On the FPGA, what kind of design are you using? Is it one of the Altera-provided designs, or is it custom? Your fpga setup will make a significant impact to TLP size. For example, if you're using Qsys with the Altera PCIe core and your DMA is not sending bursts (or using a bursting interface) to the PCIe core, your TLPs are going to be sub-optimal. Is your role to work on the FPGA design or just the software?

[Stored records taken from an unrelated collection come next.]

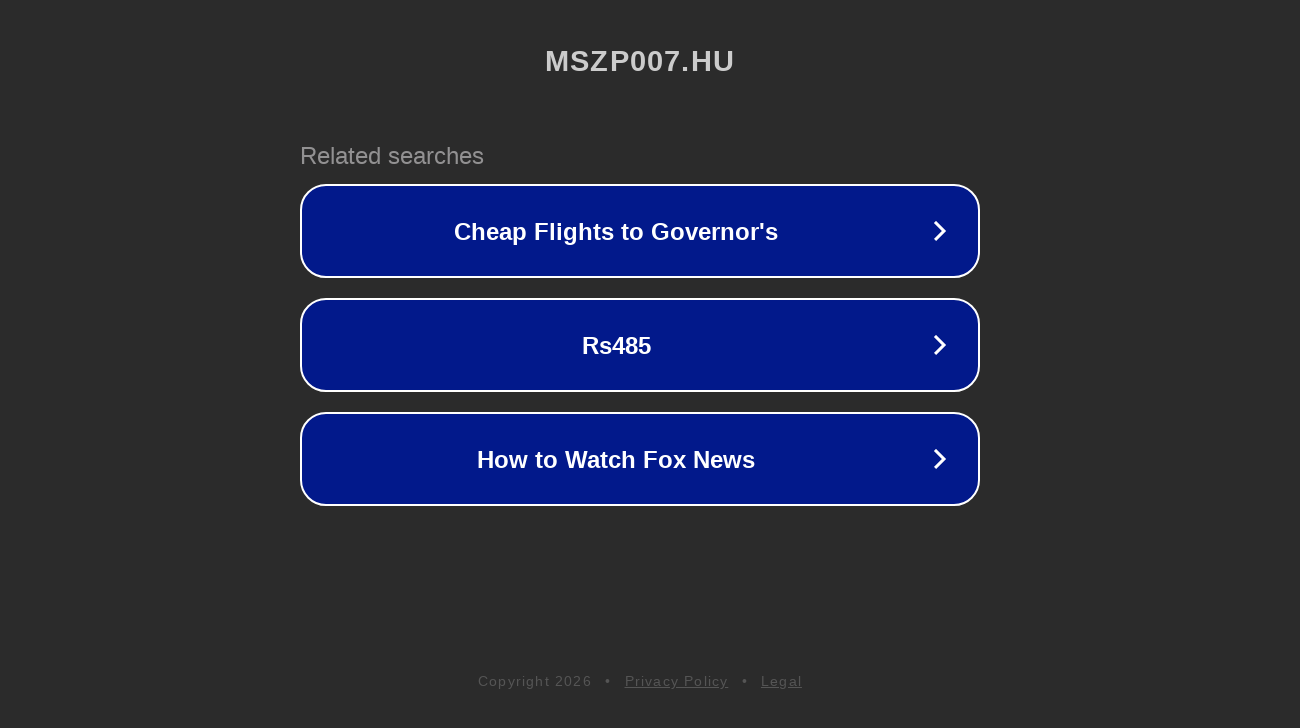

--- FILE ---
content_type: text/html; charset=utf-8
request_url: https://mszp007.hu/2016/12/23/az-mszp-vezetese-tamogatja-botkat/
body_size: 1094
content:
<!doctype html>
<html data-adblockkey="MFwwDQYJKoZIhvcNAQEBBQADSwAwSAJBANDrp2lz7AOmADaN8tA50LsWcjLFyQFcb/P2Txc58oYOeILb3vBw7J6f4pamkAQVSQuqYsKx3YzdUHCvbVZvFUsCAwEAAQ==_e60pyHHupmaBF3VLFmaVW/YdvaICX+Dfpe0ITy2IEbvPlZ7dD74ksiaTClgMr/HPek5bJNIkrdtqKfNT9fKDrg==" lang="en" style="background: #2B2B2B;">
<head>
    <meta charset="utf-8">
    <meta name="viewport" content="width=device-width, initial-scale=1">
    <link rel="icon" href="[data-uri]">
    <link rel="preconnect" href="https://www.google.com" crossorigin>
</head>
<body>
<div id="target" style="opacity: 0"></div>
<script>window.park = "[base64]";</script>
<script src="/bqqbUovPH.js"></script>
</body>
</html>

An FPGA sim should show TLP size pretty quickly for data flow in the EP-> RP direction, but not the other way (since that depends on what the host is doing). Your problem is in the RP -> EP direction, then DSL is correct, and putting signaltap on your memory interface is probably a good way to figure out the TLP size (if you only get a small number of bytes grouped in a burst, you're probably seeing very small TLPs). If you're problem is in the other direction, this can help, but I'd recommend a sim instead. I normally use DrivExpress for this sort of sim because it's pretty easy to set up the DMA transactions and host mem and you can then see everything that's going on in the FPGA and the PCIe bus. You could adapt their DMA examples to match your exactly what your driver is doing. I think it would be free in your case, and better than trying to modify the Altera BFM.
What PCIe core are you using in the EP? Two outstanding requests isn't much. Altera HIP cores usually allow up to 32 tags, so this could be your problem.
The NIC card (GigE) throughput is a pretty different beast. Are you also using the e1000e driver? These are pretty well tuned hardware/driver pairs usually.